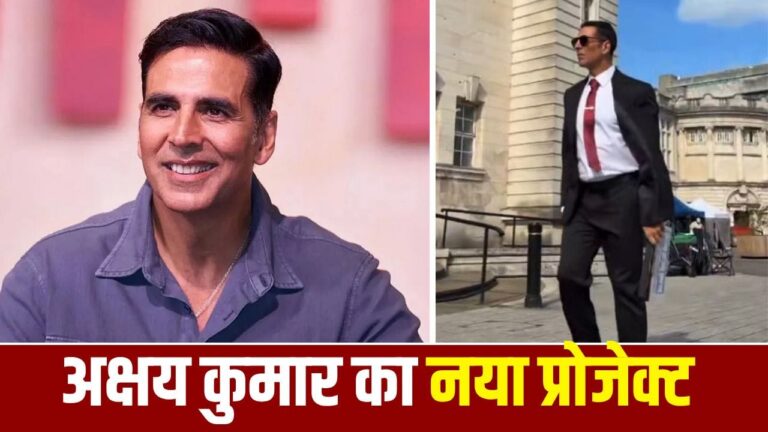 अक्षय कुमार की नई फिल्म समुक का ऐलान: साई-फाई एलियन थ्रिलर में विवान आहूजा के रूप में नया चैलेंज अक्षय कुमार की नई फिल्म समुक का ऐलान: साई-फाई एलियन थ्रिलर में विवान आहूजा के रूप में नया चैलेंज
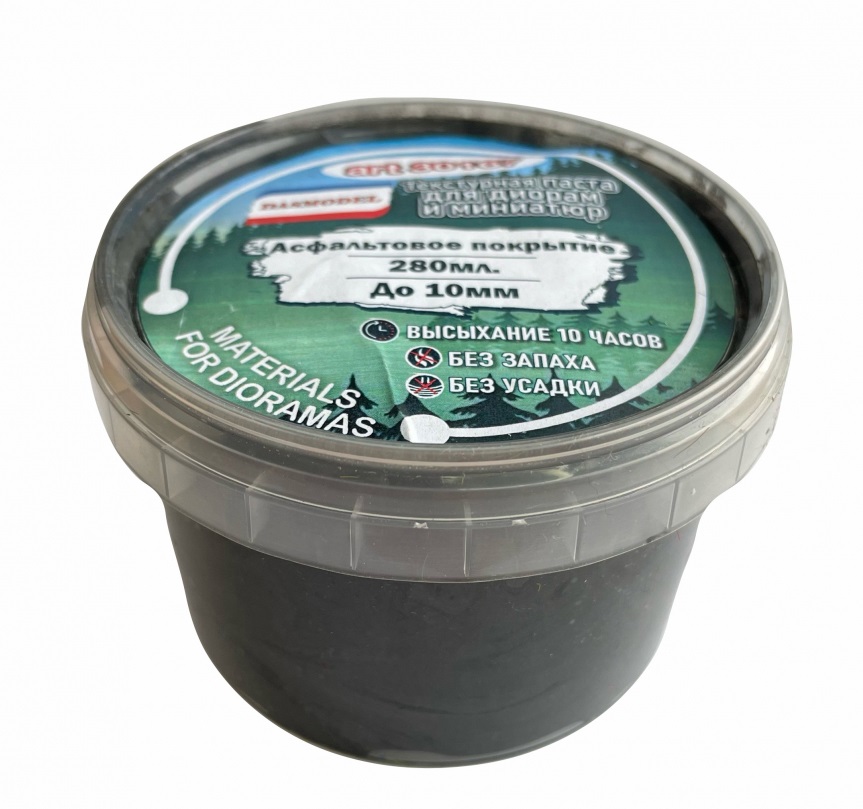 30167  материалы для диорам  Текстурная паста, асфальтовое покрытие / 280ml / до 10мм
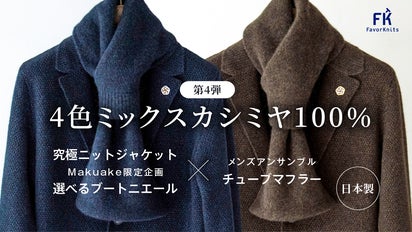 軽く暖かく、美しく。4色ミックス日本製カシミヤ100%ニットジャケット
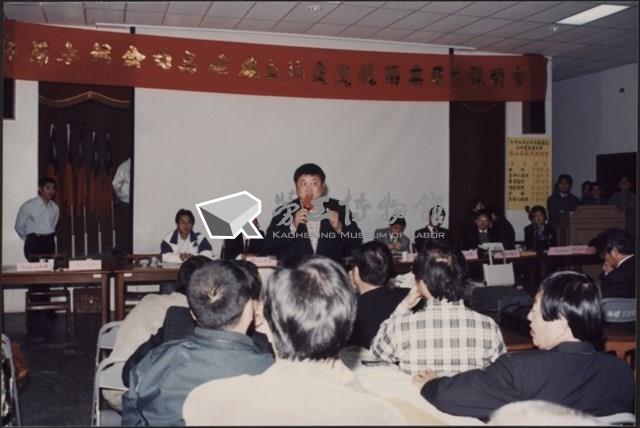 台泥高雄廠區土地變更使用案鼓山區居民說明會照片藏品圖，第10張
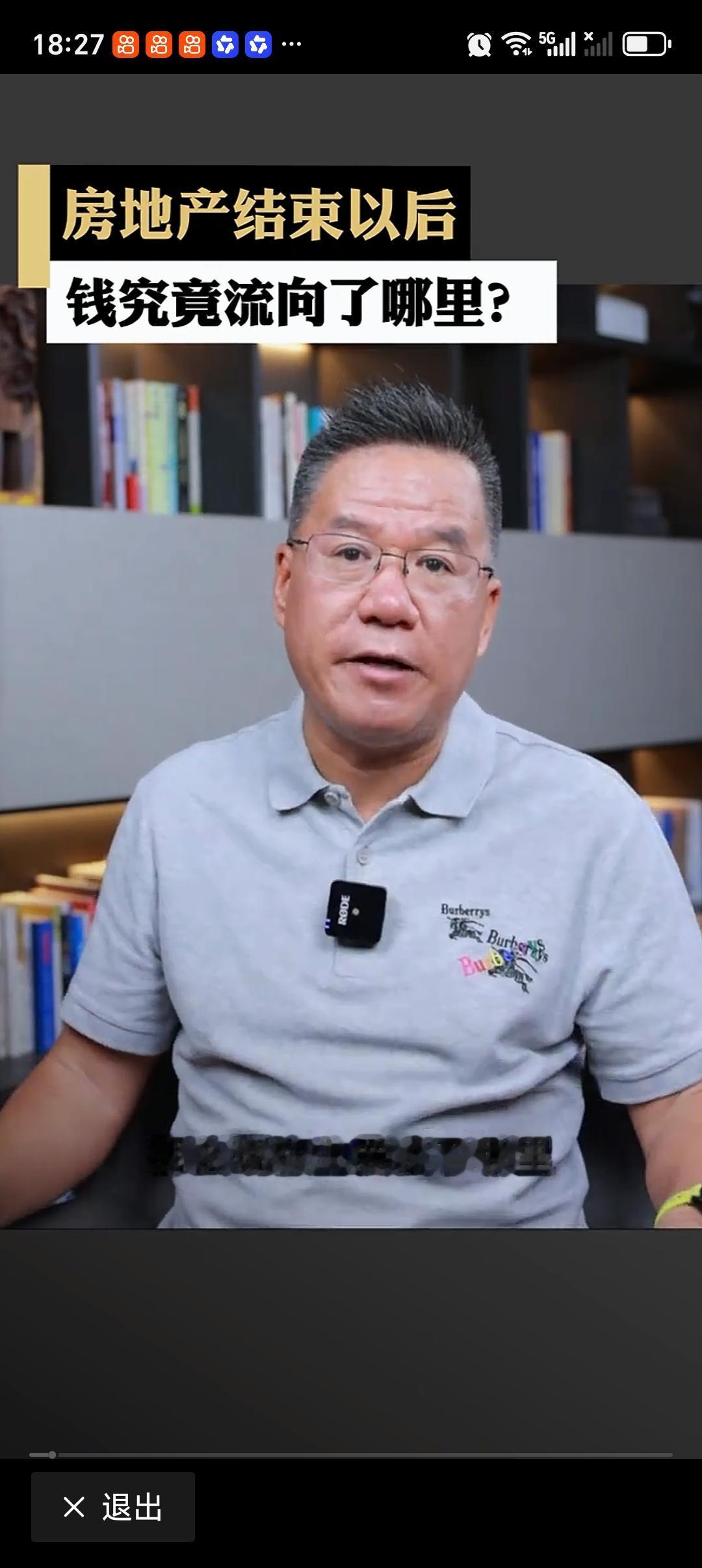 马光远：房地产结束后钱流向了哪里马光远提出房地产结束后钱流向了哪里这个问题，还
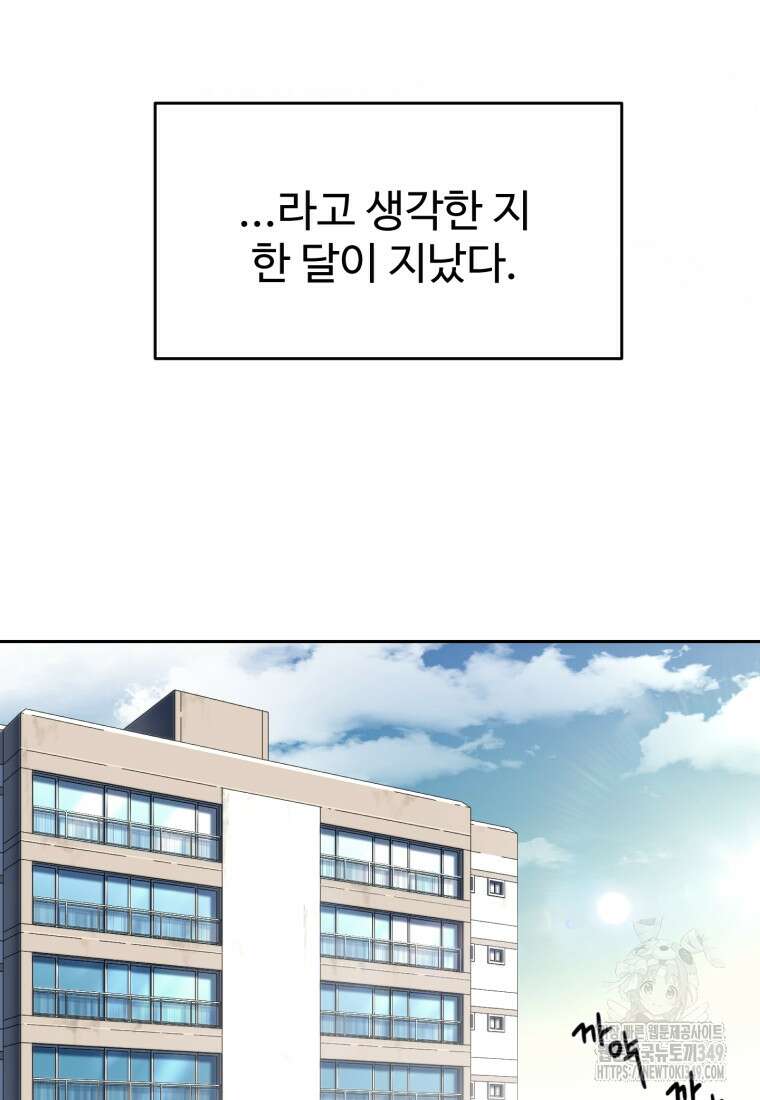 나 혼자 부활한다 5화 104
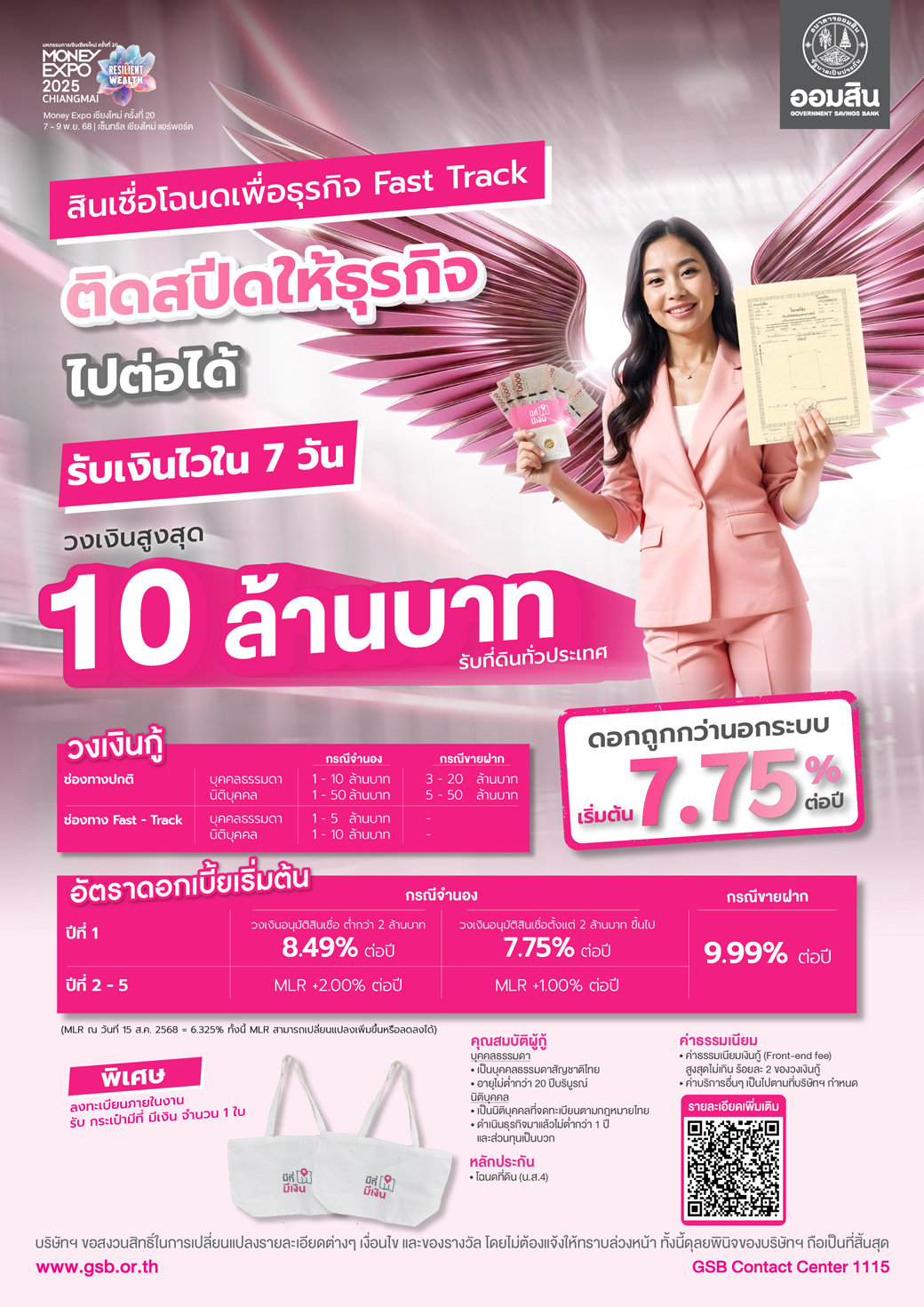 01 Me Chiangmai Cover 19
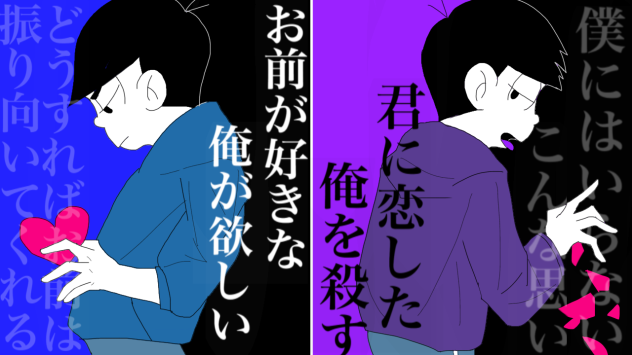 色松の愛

+===+

#### TASK GOAL
Your task is to give again, unchanged, the lines from the line that contains "马光远：房地产结束后钱流向了哪里马光远提出房地产结束后钱流向了哪里这个问题，还" to the end of the records. Include both end lines but no pictures.

#### OUTPUT OF THE TASK
 马光远：房地产结束后钱流向了哪里马光远提出房地产结束后钱流向了哪里这个问题，还
 나 혼자 부활한다 5화 104
 01 Me Chiangmai Cover 19
 色松の愛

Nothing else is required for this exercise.